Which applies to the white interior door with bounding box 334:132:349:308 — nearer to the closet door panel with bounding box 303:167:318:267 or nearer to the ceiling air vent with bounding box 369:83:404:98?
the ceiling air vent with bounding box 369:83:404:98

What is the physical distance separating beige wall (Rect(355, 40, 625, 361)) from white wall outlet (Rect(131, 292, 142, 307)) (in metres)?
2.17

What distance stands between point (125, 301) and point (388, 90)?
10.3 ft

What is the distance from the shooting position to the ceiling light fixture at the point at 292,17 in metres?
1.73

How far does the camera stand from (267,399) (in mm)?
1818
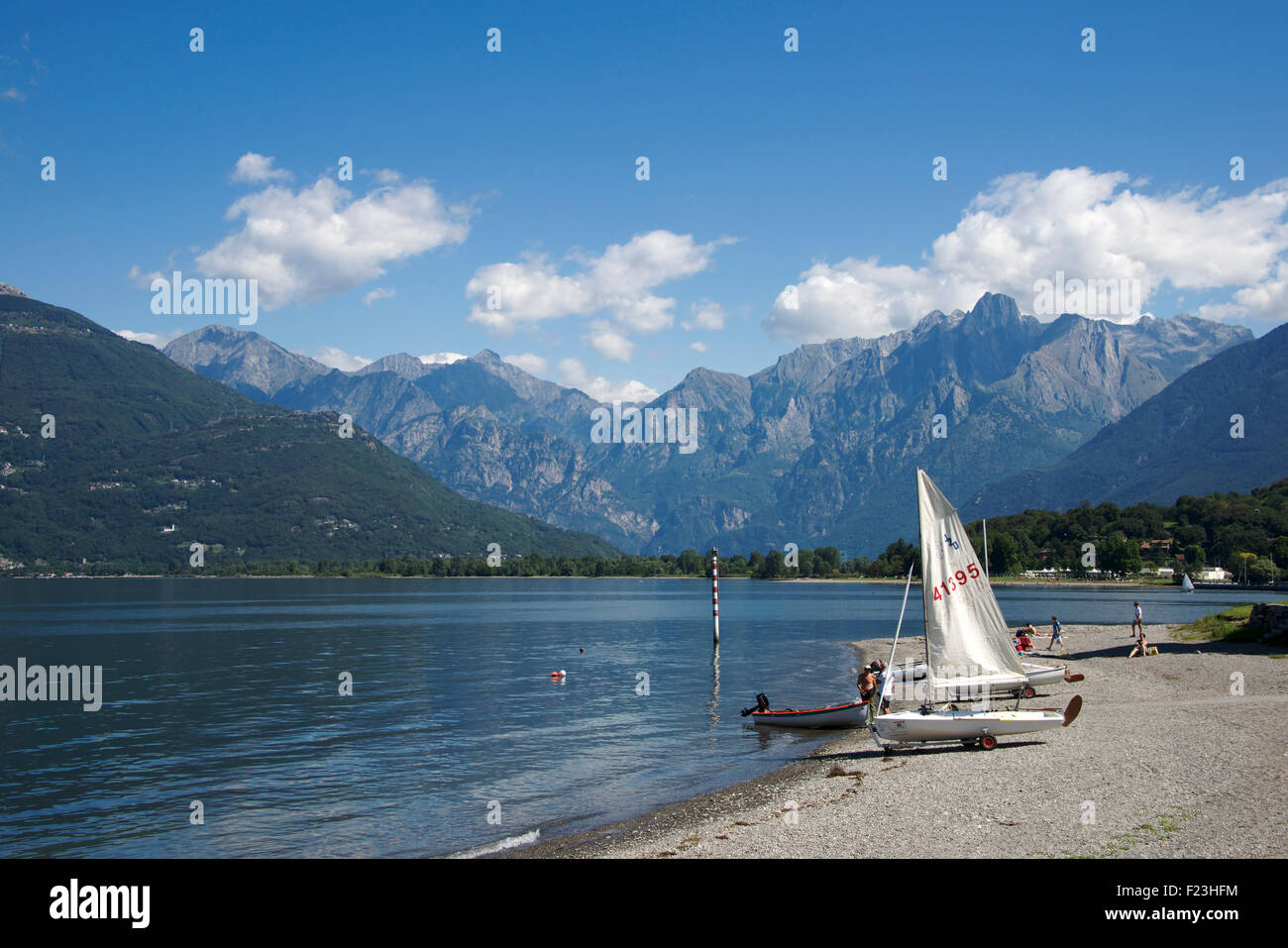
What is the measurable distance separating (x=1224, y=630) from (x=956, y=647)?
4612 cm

+++

### WRITTEN REQUEST:
Please convert the records above into a two-column CSV with the header row record_text,record_answer and one row for every record. Put each record's text and its answer in separate quoted fields, replace any line breaks with spaces, and leave out the pictures.

### THE COMPLETED TASK:
record_text,record_answer
"Which applies to the white interior door with bounding box 334:132:349:308 — nearer to the closet door panel with bounding box 303:167:318:267 or nearer to the ceiling air vent with bounding box 369:83:404:98?","the ceiling air vent with bounding box 369:83:404:98"
"What is the physical distance separating beige wall (Rect(355, 40, 625, 361)) from white wall outlet (Rect(131, 292, 142, 307)) (in metres)?","2.17"
"What distance stands between point (125, 301) and point (388, 90)?","10.3 ft"
"What is the distance from the shooting position to the ceiling light fixture at the point at 292,17 in metres?","1.73"
"How far does the camera stand from (267,399) (in mm)?","1818"
"What is the measurable distance separating (x=1224, y=630) from (x=956, y=647)?","4612 cm"